A Chevalier College Lent story, from John Franzmann MSC
We thought many of you may wish to read Fr John Franzmann's homily on Ash Wednesday which focuses on a Chev Past Student's amazing charity work.
I want today to speak of another who spends his life helping the less fortunate. This time he is a Chevalier past student. His name is Dr Andrew Browning. He spoke in Bowral last year, and some of you may have heard him or heard of him.
He went to Bowral Primary, and then came to Chevalier. He was in the year 12 class of 1987. He went on to do a medical degree.

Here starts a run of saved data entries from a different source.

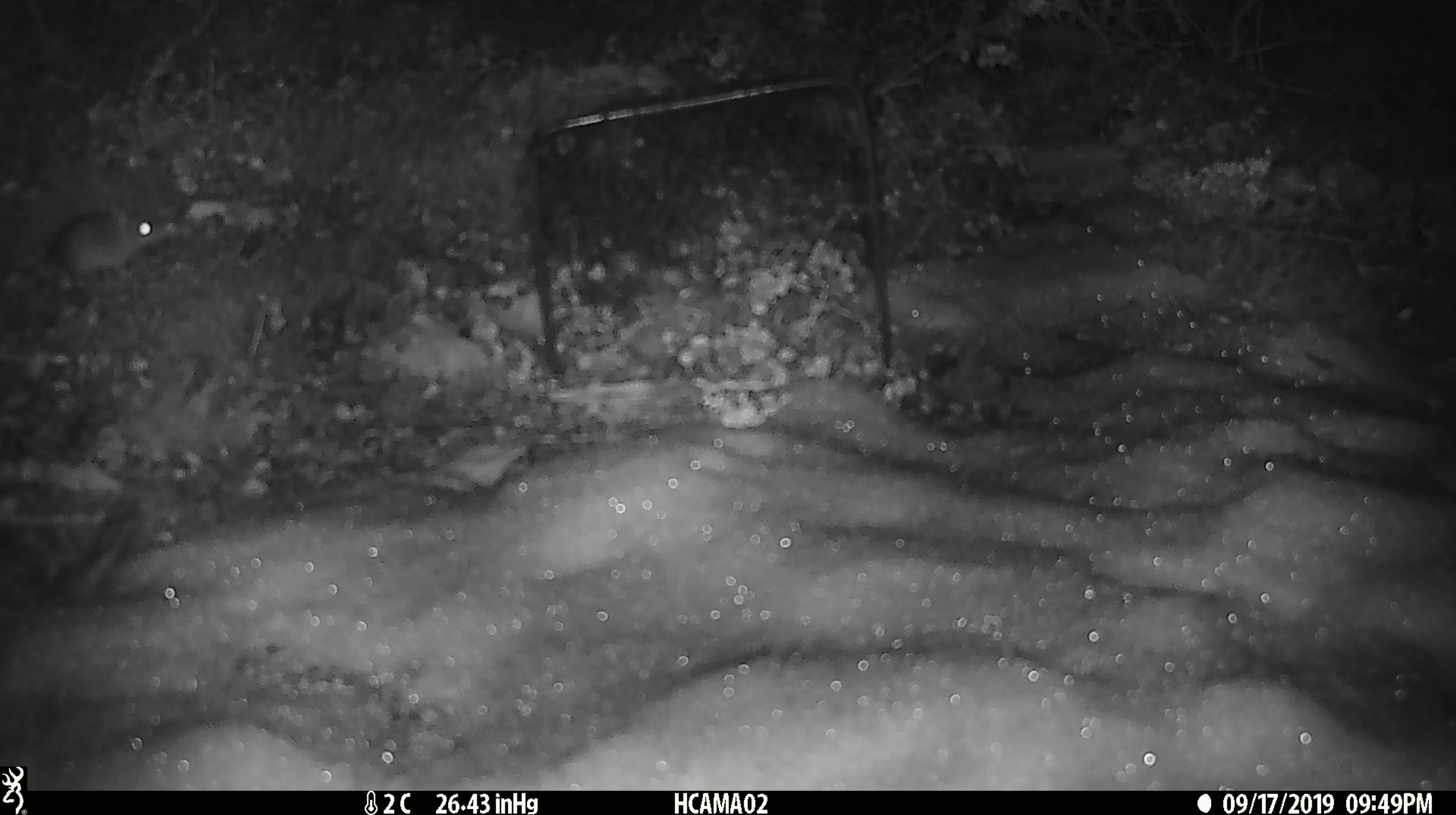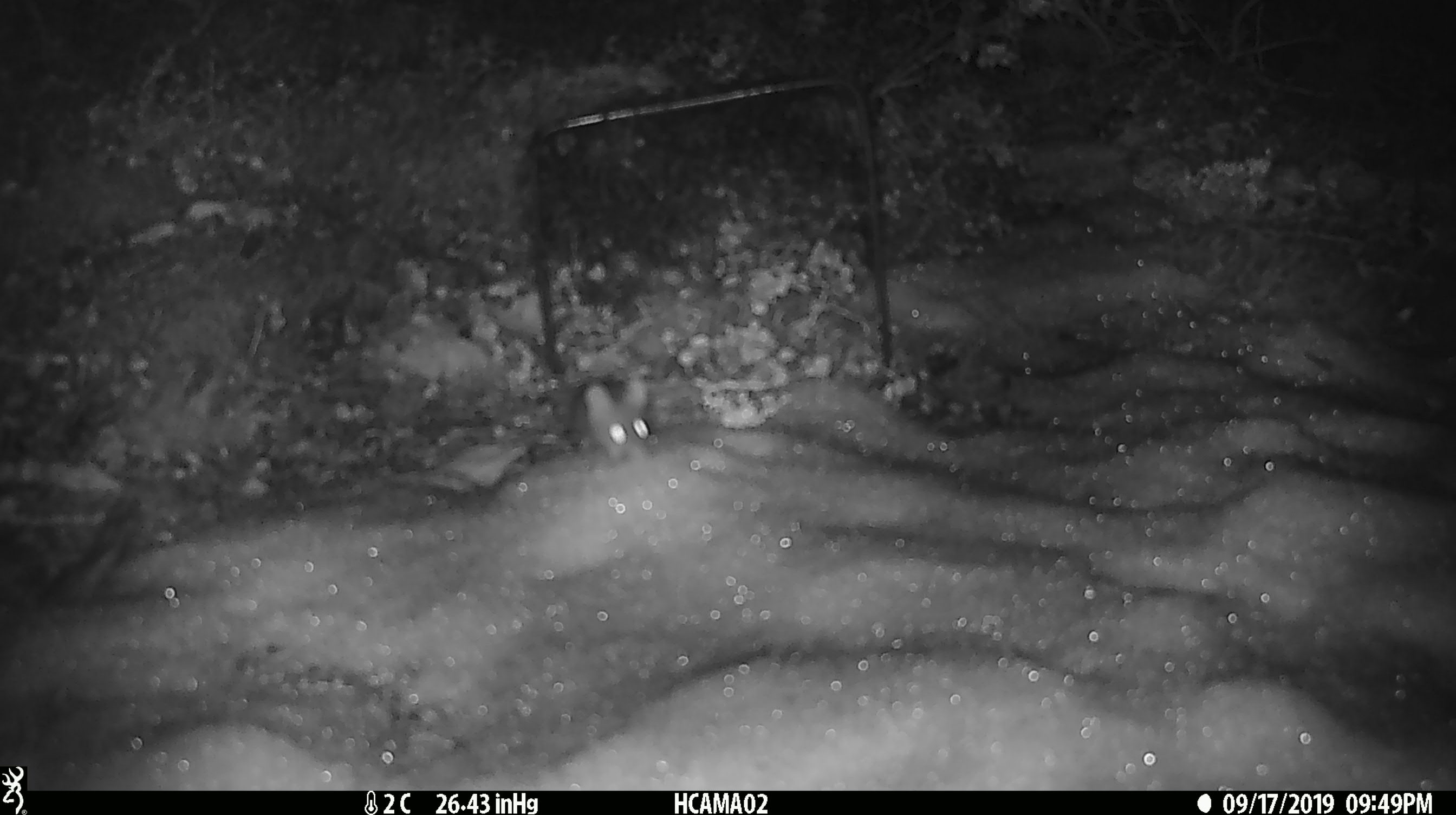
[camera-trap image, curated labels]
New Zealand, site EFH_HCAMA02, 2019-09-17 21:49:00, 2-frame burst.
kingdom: Animalia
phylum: Chordata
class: Mammalia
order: Rodentia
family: Muridae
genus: Mus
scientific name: Mus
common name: mouse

He said, “As a Christian I always wanted to be a missionary doctor”. He had heard about the needs of Africa from a returned missionary who spoke to the children at Sunday School at St Jude’s.
Andrew’s father was an obstetrician, but Andrew said “I swore I’d never be an obstetrician - he was always at work, always up at night. In fact the first thing I did as a medical student with him at Bowral was a hysterectomy, and I fainted”
But then he visited Africa. His aunt Valerie, his father’s youngest sister, was a nurse who worked from age 22 in Ethiopia, then in a Sudan refugee camp, and in Eritrea and Somalia. Andrew met her when she visited home when he was 9 or 10. He was very impressed by her. “I used to talk with pride about how my aunt was helping people. She was doing such exciting and worthwhile work.”
Refugee camps in Tanzania
Andrew went to work with her. “I did my medical elective in Tanzania in 1993 working in Rwandan refugee camps, and decided that as a Christian, this was how I should live my life - by bringing some relief to suffering.
Then he was asked to come and work in Africa at a hospital that specialised in the problem of fistula. This is a problem that happens to women when they have difficulty delivering their babies. It can result in death, or in years of great suffering. It is not known in the West, where women have access to good obstetric care, but is a big problem in Africa where care can be very basic or non-existent. For example, in Ethiopia there are about 9000 new cases each year.
Fistula
As Andrew says of our Australian understanding of it, “It’s hidden away, not happening at our front door. Its mostly in rural Africa and South-East Asia. It’s not happening in our face. so we don’t react. It takes a global effort - those countries don’t have resources to tackle it, but we do.”
So Andrew went off and studied obstetrics after all, and came back and worked in Africa.